§ Task brief
Transcribe only the part of the material below that begins at the line containing "Brass Colonial 9" and ends at the line containing "Property for sale", with both kept and images left out.

§ Dataset records
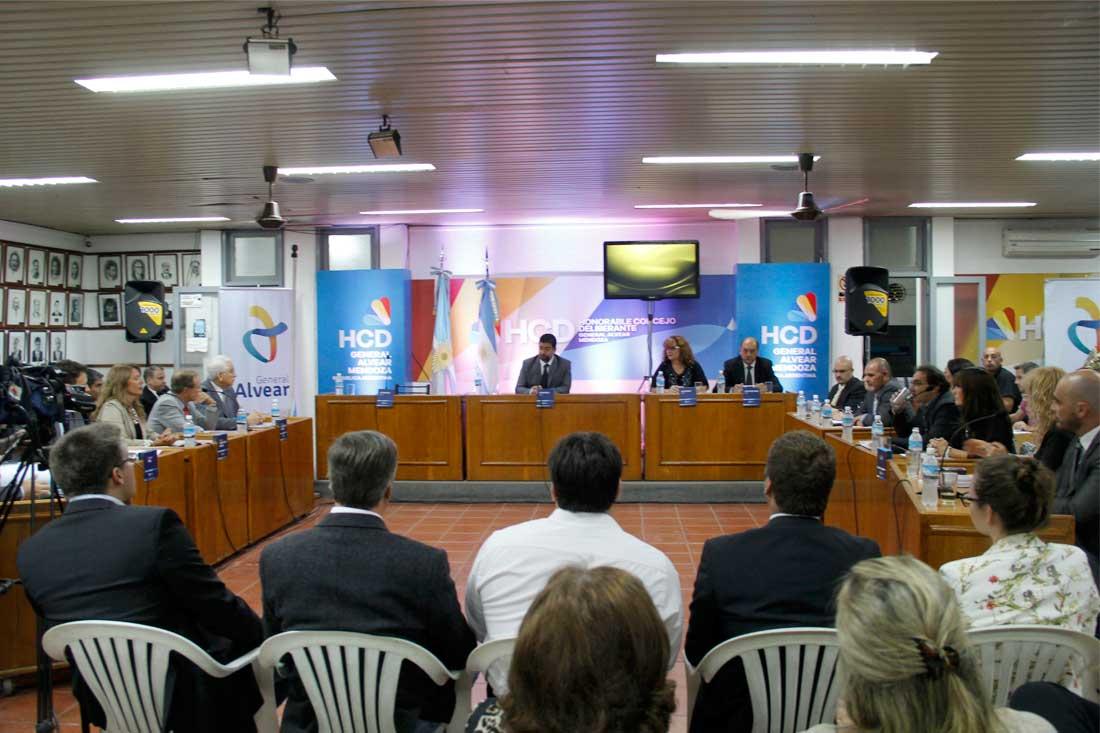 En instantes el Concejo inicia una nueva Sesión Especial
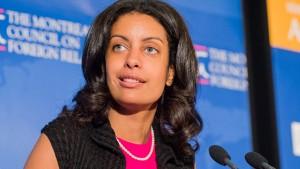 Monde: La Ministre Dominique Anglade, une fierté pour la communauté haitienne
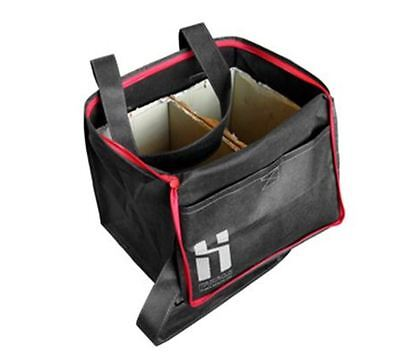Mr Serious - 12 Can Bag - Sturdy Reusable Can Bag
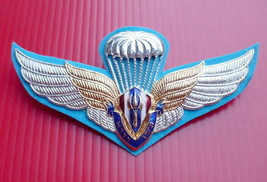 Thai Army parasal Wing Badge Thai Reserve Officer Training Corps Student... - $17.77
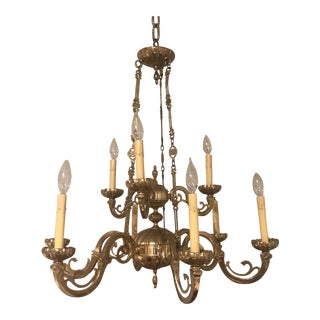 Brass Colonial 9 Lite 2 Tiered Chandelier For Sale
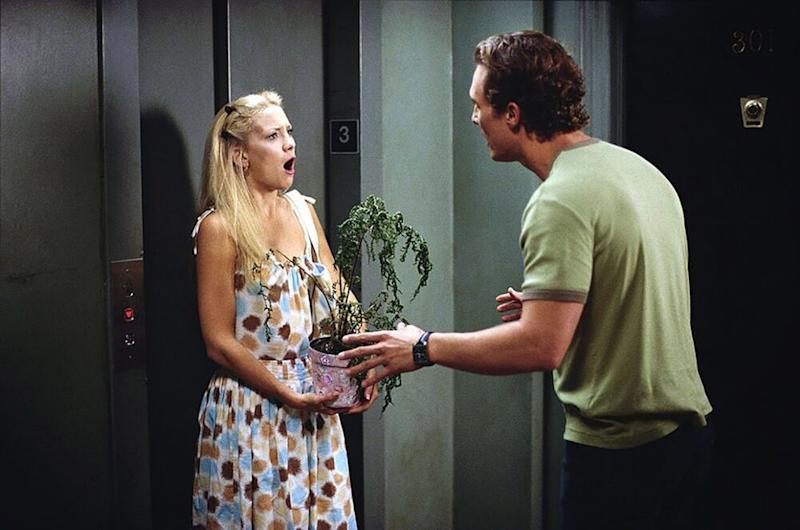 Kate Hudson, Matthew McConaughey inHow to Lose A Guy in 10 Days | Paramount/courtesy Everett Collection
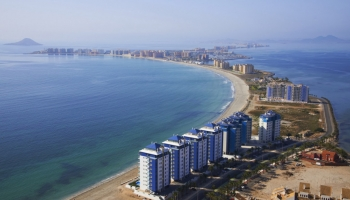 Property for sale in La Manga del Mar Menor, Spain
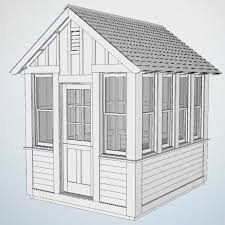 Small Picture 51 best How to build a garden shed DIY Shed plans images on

§ Solution for this task
 Brass Colonial 9 Lite 2 Tiered Chandelier For Sale
 Kate Hudson, Matthew McConaughey inHow to Lose A Guy in 10 Days | Paramount/courtesy Everett Collection
 Property for sale in La Manga del Mar Menor, Spain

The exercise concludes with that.